* What is needed *
Can you render every line of the listing below as a numbered list, leaving out the blank lines?

* Records to use *
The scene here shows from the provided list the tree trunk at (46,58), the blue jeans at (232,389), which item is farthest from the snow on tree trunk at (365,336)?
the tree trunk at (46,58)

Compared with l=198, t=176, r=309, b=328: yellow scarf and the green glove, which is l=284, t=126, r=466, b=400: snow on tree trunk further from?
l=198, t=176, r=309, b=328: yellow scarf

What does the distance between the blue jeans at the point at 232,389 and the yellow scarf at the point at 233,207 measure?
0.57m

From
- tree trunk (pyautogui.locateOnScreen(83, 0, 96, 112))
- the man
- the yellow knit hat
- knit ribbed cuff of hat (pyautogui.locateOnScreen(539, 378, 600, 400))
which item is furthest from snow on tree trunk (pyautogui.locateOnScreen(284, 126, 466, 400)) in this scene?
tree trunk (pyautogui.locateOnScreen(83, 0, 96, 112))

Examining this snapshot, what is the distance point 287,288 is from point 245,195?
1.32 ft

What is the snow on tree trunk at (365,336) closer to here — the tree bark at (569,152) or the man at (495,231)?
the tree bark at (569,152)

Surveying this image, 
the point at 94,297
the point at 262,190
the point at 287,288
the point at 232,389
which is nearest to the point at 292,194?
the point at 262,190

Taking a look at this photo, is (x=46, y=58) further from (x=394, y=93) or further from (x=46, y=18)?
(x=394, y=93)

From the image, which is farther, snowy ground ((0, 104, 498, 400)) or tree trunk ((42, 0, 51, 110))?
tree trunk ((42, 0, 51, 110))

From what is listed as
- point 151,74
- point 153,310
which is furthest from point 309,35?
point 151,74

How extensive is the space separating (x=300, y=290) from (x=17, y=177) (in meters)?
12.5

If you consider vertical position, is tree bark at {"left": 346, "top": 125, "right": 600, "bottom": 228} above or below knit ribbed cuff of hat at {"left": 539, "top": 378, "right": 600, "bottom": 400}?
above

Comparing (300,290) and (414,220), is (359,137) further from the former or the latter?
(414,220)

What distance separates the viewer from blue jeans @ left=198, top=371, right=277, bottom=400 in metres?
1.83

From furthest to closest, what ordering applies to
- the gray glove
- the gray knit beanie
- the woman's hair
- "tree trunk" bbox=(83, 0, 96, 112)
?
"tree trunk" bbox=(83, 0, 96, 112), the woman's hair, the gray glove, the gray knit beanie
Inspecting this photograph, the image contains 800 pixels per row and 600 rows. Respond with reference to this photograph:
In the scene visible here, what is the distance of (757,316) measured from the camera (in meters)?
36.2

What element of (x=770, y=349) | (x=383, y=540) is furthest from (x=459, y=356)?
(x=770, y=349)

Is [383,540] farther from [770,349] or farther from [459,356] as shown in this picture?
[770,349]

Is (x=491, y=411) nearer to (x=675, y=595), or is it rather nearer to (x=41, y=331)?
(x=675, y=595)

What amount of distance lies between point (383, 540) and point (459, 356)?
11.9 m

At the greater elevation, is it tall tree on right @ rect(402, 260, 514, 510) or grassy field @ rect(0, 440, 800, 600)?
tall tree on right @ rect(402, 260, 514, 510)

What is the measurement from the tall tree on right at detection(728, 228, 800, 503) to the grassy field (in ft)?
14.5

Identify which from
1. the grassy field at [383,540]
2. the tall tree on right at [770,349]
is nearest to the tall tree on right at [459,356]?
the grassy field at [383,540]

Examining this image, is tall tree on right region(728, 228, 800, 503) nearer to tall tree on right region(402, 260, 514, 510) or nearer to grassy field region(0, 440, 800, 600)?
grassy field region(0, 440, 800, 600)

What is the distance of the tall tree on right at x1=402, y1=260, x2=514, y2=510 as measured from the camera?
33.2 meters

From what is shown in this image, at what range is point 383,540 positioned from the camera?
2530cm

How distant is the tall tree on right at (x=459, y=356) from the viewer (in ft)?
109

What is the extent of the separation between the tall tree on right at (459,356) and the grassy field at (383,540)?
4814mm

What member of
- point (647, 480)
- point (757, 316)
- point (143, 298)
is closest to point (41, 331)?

* Exercise response *
1. The scene here shows from the provided list the tree trunk at (46,58), the blue jeans at (232,389), which item is farthest from the snow on tree trunk at (365,336)?
2. the tree trunk at (46,58)
3. Compared with l=198, t=176, r=309, b=328: yellow scarf and the green glove, which is l=284, t=126, r=466, b=400: snow on tree trunk further from?
4. l=198, t=176, r=309, b=328: yellow scarf
5. What does the distance between the blue jeans at the point at 232,389 and the yellow scarf at the point at 233,207 measure?
6. 0.57m
7. From
8. - tree trunk (pyautogui.locateOnScreen(83, 0, 96, 112))
9. - the man
10. - the yellow knit hat
11. - knit ribbed cuff of hat (pyautogui.locateOnScreen(539, 378, 600, 400))
12. which item is furthest from snow on tree trunk (pyautogui.locateOnScreen(284, 126, 466, 400)) in this scene?
13. tree trunk (pyautogui.locateOnScreen(83, 0, 96, 112))
14. Examining this snapshot, what is the distance point 287,288 is from point 245,195?
15. 1.32 ft
16. What is the snow on tree trunk at (365,336) closer to here — the tree bark at (569,152) or the man at (495,231)?
17. the tree bark at (569,152)
18. Surveying this image, 
19. the point at 94,297
20. the point at 262,190
21. the point at 287,288
22. the point at 232,389
23. which is nearest to the point at 292,194?
24. the point at 262,190
25. Taking a look at this photo, is (x=46, y=58) further from (x=394, y=93) or further from (x=46, y=18)?
26. (x=394, y=93)
27. From the image, which is farther, snowy ground ((0, 104, 498, 400)) or tree trunk ((42, 0, 51, 110))?
28. tree trunk ((42, 0, 51, 110))
29. From what is listed as
30. - point 151,74
31. - point 153,310
32. which is furthest from point 309,35?
33. point 151,74
34. How extensive is the space separating (x=300, y=290) from (x=17, y=177) (in meters)?
35. 12.5
36. If you consider vertical position, is tree bark at {"left": 346, "top": 125, "right": 600, "bottom": 228} above or below knit ribbed cuff of hat at {"left": 539, "top": 378, "right": 600, "bottom": 400}?
37. above
38. Comparing (300,290) and (414,220), is (359,137) further from the former or the latter?
39. (414,220)
40. What distance separates the viewer from blue jeans @ left=198, top=371, right=277, bottom=400 in metres?
41. 1.83
42. From furthest to closest, what ordering applies to
43. - the gray glove
44. - the gray knit beanie
45. - the woman's hair
46. - "tree trunk" bbox=(83, 0, 96, 112)
47. ?
48. "tree trunk" bbox=(83, 0, 96, 112), the woman's hair, the gray glove, the gray knit beanie
49. Inspecting this photograph, the image contains 800 pixels per row and 600 rows. Respond with reference to this photograph:
50. In the scene visible here, what is the distance of (757,316) measured from the camera (in meters)?
51. 36.2
52. What element of (x=770, y=349) | (x=383, y=540) is furthest from (x=459, y=356)?
53. (x=770, y=349)
54. Is [383,540] farther from [770,349] or farther from [459,356] as shown in this picture?
55. [770,349]
56. Is (x=491, y=411) nearer to (x=675, y=595), or is it rather nearer to (x=41, y=331)?
57. (x=675, y=595)
58. What amount of distance lies between point (383, 540) and point (459, 356)?
59. 11.9 m
60. At the greater elevation, is it tall tree on right @ rect(402, 260, 514, 510) or grassy field @ rect(0, 440, 800, 600)?
61. tall tree on right @ rect(402, 260, 514, 510)
62. What is the measurement from the tall tree on right at detection(728, 228, 800, 503) to the grassy field (in ft)?
63. 14.5
64. Identify which from
65. 1. the grassy field at [383,540]
66. 2. the tall tree on right at [770,349]
67. is nearest to the tall tree on right at [459,356]?
68. the grassy field at [383,540]
69. Examining this image, is tall tree on right region(728, 228, 800, 503) nearer to tall tree on right region(402, 260, 514, 510) or nearer to grassy field region(0, 440, 800, 600)?
70. grassy field region(0, 440, 800, 600)
71. What is the distance of the tall tree on right at x1=402, y1=260, x2=514, y2=510 as measured from the camera?
72. 33.2 meters
73. From what is shown in this image, at what range is point 383,540 positioned from the camera?
74. 2530cm
75. How distant is the tall tree on right at (x=459, y=356) from the viewer (in ft)?
76. 109
77. What is the extent of the separation between the tall tree on right at (459,356) and the grassy field at (383,540)?
78. 4814mm
79. What member of
80. - point (647, 480)
81. - point (757, 316)
82. - point (143, 298)
83. is closest to point (41, 331)?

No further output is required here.